> [TASK REQUIREMENTS]
**A)** Copy the stretch of the GPT-5 post from "Back in 2020, OpenAI" through "transformer-based language models.".
**B)** According to the GPT-5 post, in what year did OpenAI release its paper on scaling laws for language models?
**C)** For each statement, say whether it agrees with the GPT-5 post, and support each yes or no with the deciding words of the post quoted exactly: (i) The author is a subject-matter expert in machine learning. (ii) The author's view of GPT-5 is that it is mostly underwhelming. (iii) OpenAI's scaling paper observed that loss decreases predictably with a model's size.

> [PAGE EXTRACT]
>>>>>

I'd like to preface this post by saying that I am not a subject-matter expert in the LLM / machine learning space. These are merely my high-level thoughts as someone that works in tech and likes to think about where the industry trends are headed.

There's quite a bit of noise around the recent GPT-5 announcement from OpenAI. I've played around with this latest model a bit, and for the most part my sentiment matches what many others have had to say: it's mostly underwhelming.

Whereas a couple years ago it felt like every new announcement was leading to big leaps in language models' capabilities, mid-2025 can be best summarized as... meh.

Hitting the limits of scaling

Back in 2020, OpenAI released a seminal paper describing the scaling laws they observed for language models. In essence, they observed loss decreases predictably with a model's size, the training set's size, and amount of compute used during training for transformer-based language models.

<<<<<

> [DATA SHOWN]
>>>>>

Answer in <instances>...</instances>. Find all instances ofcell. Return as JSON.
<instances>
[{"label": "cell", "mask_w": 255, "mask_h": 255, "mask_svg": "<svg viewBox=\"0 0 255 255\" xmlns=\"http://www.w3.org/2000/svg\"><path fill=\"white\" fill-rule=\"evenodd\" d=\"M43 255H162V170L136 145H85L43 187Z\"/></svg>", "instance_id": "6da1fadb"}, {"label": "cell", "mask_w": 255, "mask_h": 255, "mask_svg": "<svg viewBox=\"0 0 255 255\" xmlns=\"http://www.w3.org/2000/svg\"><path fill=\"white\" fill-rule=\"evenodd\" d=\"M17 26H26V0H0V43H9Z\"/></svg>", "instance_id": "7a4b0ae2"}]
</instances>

<<<<<

> [RESULTS BY TASK]
**A)**
Back in 2020, OpenAI released a seminal paper describing the scaling laws they observed for language models. In essence, they observed loss decreases predictably with a model's size, the training set's size, and amount of compute used during training for transformer-based language models.

**B)** 2020

**C)**
(i) No: "I am not a subject-matter expert in the LLM / machine learning space."
(ii) Yes: "it's mostly underwhelming."
(iii) Yes: "they observed loss decreases predictably with a model's size"